Common Carotid Artery Cannulation: A Potential Alternative Site for Establishing CPB in Special Situations
For establishing regular cardiopulmonary bypass, the ascending aorta is obviously the standard site of arterial cannulation, ensuring adequate blood supply to the whole body. However, when the aortic arch has to be replaced, finding a suitable arterial cannulation site becomes more challenging.
The femoral artery is an answer to this situation, and for a long period of time its cannulation was established as a routine practice. However, in a small number of patients, particularly those with aortic dissection, fatal complications like atheroembolism, malperfusion, ischemic complications, and even aortic rupture have been encountered. Moreover, total circulatory arrest is usually necessary during surgical correction involving the distal ascending aorta and the arch of the aorta. Unfortunately, systemic hypothermia and external cranial cooling alone cannot ensure adequate cerebral protection. Cerebral perfusion, preferably antegrade flow, along with hypothermia is a well-accepted and practiced technique, but requires some time to set up, mandating an interruption of cerebral blood flow. Therefore, identifying a suitable alternative site that can provide antegrade blood flow to the whole body, as well as maintaining cerebral perfusion, even at the time of arch exclusion or repair, is necessary.
Right axillary artery cannulation is practiced, but the procedure is time-consuming, with an increased risk of injury to neighboring structures, and it has limited efficiency of perfusion due to the artery’s narrow caliber. Use of the brachiocephalic artery ensures better perfusion, but has the risk of being involved in the arch pathology, which makes it prone to malperfusion and embolization.
In contrast, the common carotid artery is a potential alternative. It can be approached easily with a minimum risk of collateral injury due to its superficial anatomical location, and it is bilaterally available. It can provide antegrade blood flow to the entire body, and can also maintain cerebral perfusion during circulatory arrest without any interruption.
In this video, the authors demonstrate the procedure of cannulation of the right common carotid artery. The patient was a 17-year-old girl with a history of ventricular septal defect closure and patent ductus arteriosus ligation done 10 years previously.

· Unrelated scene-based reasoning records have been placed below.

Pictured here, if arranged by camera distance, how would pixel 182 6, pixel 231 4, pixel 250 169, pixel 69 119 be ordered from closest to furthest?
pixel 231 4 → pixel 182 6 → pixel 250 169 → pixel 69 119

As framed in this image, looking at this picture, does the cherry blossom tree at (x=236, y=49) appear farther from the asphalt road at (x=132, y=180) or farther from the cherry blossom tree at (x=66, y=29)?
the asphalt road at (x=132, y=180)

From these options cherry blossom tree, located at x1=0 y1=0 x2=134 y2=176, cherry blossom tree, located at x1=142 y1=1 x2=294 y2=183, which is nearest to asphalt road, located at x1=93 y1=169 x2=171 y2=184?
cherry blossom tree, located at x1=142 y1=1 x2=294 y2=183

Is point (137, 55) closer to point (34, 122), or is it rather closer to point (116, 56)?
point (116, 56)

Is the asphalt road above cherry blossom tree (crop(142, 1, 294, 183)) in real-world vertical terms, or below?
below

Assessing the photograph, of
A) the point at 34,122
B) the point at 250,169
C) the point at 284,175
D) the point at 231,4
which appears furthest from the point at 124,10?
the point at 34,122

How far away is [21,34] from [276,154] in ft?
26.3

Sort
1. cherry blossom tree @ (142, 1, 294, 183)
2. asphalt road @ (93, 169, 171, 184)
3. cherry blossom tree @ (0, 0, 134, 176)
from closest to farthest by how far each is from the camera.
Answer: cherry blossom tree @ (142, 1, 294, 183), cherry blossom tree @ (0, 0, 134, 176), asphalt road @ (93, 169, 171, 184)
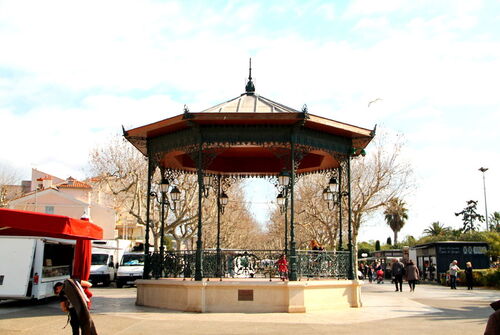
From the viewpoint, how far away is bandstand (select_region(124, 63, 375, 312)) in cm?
1453

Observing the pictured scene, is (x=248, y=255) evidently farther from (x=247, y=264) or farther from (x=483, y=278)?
(x=483, y=278)

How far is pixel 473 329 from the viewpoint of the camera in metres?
12.2

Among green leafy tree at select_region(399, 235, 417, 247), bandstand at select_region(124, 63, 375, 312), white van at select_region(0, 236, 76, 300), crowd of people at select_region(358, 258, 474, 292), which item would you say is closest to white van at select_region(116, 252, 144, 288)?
crowd of people at select_region(358, 258, 474, 292)

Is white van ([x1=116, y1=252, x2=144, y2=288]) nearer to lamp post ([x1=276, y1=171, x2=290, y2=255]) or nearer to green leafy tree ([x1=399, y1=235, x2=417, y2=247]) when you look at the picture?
lamp post ([x1=276, y1=171, x2=290, y2=255])

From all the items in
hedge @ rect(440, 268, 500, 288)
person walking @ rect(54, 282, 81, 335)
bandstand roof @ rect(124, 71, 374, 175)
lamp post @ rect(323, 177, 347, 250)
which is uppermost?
bandstand roof @ rect(124, 71, 374, 175)

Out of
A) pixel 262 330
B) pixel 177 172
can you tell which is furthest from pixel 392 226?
pixel 262 330

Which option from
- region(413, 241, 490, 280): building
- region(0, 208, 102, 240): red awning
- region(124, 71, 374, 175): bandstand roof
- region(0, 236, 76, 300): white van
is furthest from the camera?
region(413, 241, 490, 280): building

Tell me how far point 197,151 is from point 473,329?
8.65 m

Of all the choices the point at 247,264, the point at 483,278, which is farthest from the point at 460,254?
the point at 247,264

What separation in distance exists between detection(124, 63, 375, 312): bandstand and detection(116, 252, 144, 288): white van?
50.2 feet

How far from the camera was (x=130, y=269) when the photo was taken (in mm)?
31906

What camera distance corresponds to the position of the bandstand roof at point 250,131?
1488cm

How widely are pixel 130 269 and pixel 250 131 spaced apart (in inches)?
762

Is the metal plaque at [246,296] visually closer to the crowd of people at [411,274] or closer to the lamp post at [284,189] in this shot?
the lamp post at [284,189]
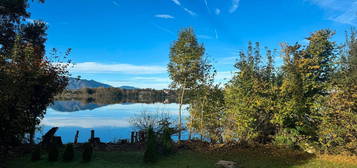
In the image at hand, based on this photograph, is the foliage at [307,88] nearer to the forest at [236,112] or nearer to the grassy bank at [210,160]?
the forest at [236,112]

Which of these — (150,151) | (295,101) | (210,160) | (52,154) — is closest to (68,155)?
(52,154)

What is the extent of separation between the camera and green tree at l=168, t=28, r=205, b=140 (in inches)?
495

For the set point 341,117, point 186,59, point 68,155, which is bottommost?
Result: point 68,155

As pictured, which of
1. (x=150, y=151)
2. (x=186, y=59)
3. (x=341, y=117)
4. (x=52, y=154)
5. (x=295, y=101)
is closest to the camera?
(x=52, y=154)

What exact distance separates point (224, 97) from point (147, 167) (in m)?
5.66

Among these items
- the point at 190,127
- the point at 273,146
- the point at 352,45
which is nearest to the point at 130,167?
the point at 190,127

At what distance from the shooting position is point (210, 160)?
7.75m

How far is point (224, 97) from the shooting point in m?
10.6

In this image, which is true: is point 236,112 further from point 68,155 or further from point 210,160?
point 68,155

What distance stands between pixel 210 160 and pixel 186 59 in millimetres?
6783

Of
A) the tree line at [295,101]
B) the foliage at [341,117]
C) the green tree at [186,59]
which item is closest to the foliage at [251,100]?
the tree line at [295,101]

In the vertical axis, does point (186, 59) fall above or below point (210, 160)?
above

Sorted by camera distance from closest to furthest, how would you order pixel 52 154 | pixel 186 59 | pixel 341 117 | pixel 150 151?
pixel 52 154 → pixel 150 151 → pixel 341 117 → pixel 186 59

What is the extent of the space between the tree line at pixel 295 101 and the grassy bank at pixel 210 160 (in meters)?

She presented with acute type A aortic dissection. Her right subclavian and right common carotid artery both were directly originating from the arch of the aorta. The right common carotid artery was the ideal option for arterial cannulation.
A 4 cm skin incision was made in the neck, along the medial border of the sternocleidomastoid muscle and 2 cm above its sternal insertion, extending toward the ear lobe. A self-retaining retractor was applied, the platysma muscle was dissected, and the right jugular vein was exposed just below the muscle. The vagus nerve was easily identified between the common carotid artery and the jugular vein. The right common carotid artery was dissected, and a vascular loop was passed around it. A side-biting clamp was placed, and an arteriotomy was created. A 10 mm vascular prosthesis was anastomosed end-to-side to the artery with a continuous 5.0 Prolene suture. The other end of the vascular prosthesis was tied to a connector and then attached to the arterial perfusion line. Venous cannulation was accomplished through the femoral vein.